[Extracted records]
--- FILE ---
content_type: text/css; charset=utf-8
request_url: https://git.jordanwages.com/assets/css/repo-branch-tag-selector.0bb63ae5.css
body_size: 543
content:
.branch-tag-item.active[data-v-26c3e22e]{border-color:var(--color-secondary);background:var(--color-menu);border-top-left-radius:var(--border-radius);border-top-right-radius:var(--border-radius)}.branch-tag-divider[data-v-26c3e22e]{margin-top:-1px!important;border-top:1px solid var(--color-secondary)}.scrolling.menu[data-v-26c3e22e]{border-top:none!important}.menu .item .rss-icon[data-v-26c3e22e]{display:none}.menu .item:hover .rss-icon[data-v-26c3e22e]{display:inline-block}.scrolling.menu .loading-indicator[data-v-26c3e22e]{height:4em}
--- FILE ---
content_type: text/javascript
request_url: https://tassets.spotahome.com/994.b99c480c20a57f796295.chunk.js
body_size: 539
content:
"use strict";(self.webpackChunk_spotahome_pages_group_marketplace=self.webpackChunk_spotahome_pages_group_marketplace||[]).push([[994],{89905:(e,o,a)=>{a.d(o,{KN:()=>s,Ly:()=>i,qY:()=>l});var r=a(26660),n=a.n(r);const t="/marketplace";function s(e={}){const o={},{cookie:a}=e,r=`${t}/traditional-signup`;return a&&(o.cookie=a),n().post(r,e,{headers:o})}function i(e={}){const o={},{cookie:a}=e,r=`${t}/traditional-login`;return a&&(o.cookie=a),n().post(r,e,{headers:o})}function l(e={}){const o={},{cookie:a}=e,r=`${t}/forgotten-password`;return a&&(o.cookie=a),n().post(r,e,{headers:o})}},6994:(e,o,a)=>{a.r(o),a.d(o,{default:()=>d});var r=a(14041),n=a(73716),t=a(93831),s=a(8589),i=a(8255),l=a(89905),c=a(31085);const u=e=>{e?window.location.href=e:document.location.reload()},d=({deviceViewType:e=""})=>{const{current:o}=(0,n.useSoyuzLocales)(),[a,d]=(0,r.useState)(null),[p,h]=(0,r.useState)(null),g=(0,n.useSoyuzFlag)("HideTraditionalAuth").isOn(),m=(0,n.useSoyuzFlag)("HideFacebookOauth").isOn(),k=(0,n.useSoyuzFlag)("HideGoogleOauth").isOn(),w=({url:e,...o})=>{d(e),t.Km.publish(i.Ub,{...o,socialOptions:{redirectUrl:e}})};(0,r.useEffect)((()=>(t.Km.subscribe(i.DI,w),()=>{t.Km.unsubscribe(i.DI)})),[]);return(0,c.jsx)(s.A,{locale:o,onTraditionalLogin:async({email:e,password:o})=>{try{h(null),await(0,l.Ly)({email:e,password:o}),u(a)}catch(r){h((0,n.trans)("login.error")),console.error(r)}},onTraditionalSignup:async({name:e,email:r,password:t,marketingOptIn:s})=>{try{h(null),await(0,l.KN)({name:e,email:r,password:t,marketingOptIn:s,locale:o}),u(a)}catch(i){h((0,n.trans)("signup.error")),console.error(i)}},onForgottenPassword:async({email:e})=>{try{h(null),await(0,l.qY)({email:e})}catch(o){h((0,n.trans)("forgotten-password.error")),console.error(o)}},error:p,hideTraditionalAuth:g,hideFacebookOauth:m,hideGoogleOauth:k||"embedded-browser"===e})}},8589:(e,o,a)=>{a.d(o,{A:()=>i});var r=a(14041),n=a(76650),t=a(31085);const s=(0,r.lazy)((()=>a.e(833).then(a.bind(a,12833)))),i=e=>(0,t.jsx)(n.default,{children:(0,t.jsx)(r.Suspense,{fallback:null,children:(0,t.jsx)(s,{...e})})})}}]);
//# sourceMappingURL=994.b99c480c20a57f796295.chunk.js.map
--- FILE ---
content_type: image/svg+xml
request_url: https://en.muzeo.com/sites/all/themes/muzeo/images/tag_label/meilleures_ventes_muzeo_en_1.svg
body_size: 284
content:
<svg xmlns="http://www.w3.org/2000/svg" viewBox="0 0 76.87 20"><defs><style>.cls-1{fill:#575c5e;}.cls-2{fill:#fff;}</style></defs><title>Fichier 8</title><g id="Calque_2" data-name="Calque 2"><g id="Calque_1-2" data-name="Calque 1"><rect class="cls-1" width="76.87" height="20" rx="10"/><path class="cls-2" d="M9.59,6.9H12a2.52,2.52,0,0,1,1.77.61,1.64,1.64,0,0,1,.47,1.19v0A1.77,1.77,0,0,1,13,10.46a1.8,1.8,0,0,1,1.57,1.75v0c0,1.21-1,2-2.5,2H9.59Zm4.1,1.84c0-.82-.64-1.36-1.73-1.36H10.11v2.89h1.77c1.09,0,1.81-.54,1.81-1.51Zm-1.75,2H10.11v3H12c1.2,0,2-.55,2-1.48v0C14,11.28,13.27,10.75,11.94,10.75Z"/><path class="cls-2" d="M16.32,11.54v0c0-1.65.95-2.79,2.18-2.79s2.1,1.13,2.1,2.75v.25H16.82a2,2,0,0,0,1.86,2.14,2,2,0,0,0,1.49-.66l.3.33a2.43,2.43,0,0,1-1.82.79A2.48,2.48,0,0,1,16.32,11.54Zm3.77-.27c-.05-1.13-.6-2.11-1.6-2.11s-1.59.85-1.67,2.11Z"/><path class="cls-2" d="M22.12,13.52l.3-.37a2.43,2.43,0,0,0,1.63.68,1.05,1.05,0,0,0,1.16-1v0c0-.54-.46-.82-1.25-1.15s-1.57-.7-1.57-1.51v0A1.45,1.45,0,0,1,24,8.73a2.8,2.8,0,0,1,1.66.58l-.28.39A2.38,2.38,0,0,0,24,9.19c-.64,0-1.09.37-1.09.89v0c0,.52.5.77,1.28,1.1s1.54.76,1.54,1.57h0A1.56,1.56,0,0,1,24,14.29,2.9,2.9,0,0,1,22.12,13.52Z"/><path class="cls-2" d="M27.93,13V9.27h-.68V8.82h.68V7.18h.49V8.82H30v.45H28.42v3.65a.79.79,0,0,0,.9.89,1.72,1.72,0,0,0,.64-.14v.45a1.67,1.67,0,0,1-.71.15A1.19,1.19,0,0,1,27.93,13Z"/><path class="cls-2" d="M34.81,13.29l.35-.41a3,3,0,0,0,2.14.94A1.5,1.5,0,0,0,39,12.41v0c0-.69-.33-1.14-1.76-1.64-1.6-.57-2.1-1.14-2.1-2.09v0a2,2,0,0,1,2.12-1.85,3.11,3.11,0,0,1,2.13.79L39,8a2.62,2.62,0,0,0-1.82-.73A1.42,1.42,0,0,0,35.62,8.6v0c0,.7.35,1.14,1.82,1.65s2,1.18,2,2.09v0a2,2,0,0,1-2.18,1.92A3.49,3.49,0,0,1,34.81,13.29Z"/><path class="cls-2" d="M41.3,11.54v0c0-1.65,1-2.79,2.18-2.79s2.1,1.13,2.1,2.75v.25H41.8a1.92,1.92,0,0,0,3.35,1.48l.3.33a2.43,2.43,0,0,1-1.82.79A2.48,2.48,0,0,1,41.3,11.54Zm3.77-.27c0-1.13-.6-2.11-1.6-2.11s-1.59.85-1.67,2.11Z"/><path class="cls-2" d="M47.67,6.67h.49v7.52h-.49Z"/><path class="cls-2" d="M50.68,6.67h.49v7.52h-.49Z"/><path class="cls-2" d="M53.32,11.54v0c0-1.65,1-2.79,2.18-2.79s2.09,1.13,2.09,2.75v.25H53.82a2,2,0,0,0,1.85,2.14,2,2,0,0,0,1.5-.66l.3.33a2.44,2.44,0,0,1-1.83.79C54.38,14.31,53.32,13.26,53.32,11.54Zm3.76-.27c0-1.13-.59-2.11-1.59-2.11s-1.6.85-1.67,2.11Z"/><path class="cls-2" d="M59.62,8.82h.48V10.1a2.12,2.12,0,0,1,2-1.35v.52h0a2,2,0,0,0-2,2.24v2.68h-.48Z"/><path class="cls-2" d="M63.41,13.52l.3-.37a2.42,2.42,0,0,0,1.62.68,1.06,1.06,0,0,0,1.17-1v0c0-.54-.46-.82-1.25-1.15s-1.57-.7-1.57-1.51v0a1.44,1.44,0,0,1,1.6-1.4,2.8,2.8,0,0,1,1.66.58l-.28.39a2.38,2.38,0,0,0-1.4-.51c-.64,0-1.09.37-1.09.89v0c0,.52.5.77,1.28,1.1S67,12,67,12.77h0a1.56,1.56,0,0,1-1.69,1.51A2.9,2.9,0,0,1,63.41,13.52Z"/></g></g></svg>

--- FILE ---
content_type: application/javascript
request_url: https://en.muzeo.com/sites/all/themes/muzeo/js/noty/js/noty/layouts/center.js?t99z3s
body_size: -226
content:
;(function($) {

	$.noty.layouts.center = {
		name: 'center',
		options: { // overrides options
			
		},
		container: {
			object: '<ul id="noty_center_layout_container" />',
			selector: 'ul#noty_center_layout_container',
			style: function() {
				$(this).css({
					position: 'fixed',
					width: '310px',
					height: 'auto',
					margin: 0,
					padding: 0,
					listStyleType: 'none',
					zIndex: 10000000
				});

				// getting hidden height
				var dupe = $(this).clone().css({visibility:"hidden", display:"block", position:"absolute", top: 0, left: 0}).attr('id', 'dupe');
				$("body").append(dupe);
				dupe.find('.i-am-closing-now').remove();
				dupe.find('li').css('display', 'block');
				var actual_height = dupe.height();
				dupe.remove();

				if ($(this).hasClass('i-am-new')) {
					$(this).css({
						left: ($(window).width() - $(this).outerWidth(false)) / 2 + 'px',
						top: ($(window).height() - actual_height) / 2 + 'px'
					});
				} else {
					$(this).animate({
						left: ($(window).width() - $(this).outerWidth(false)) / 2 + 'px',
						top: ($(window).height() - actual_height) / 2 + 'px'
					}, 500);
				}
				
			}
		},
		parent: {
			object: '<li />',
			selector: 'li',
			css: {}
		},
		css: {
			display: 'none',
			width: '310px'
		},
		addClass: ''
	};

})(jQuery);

→ Task description: Find and copy each line above holding "left".

→ Solved problem:
.branch-tag-item.active[data-v-26c3e22e]{border-color:var(--color-secondary);background:var(--color-menu);border-top-left-radius:var(--border-radius);border-top-right-radius:var(--border-radius)}.branch-tag-divider[data-v-26c3e22e]{margin-top:-1px!important;border-top:1px solid var(--color-secondary)}.scrolling.menu[data-v-26c3e22e]{border-top:none!important}.menu .item .rss-icon[data-v-26c3e22e]{display:none}.menu .item:hover .rss-icon[data-v-26c3e22e]{display:inline-block}.scrolling.menu .loading-indicator[data-v-26c3e22e]{height:4em}
				var dupe = $(this).clone().css({visibility:"hidden", display:"block", position:"absolute", top: 0, left: 0}).attr('id', 'dupe');
						left: ($(window).width() - $(this).outerWidth(false)) / 2 + 'px',
						left: ($(window).width() - $(this).outerWidth(false)) / 2 + 'px',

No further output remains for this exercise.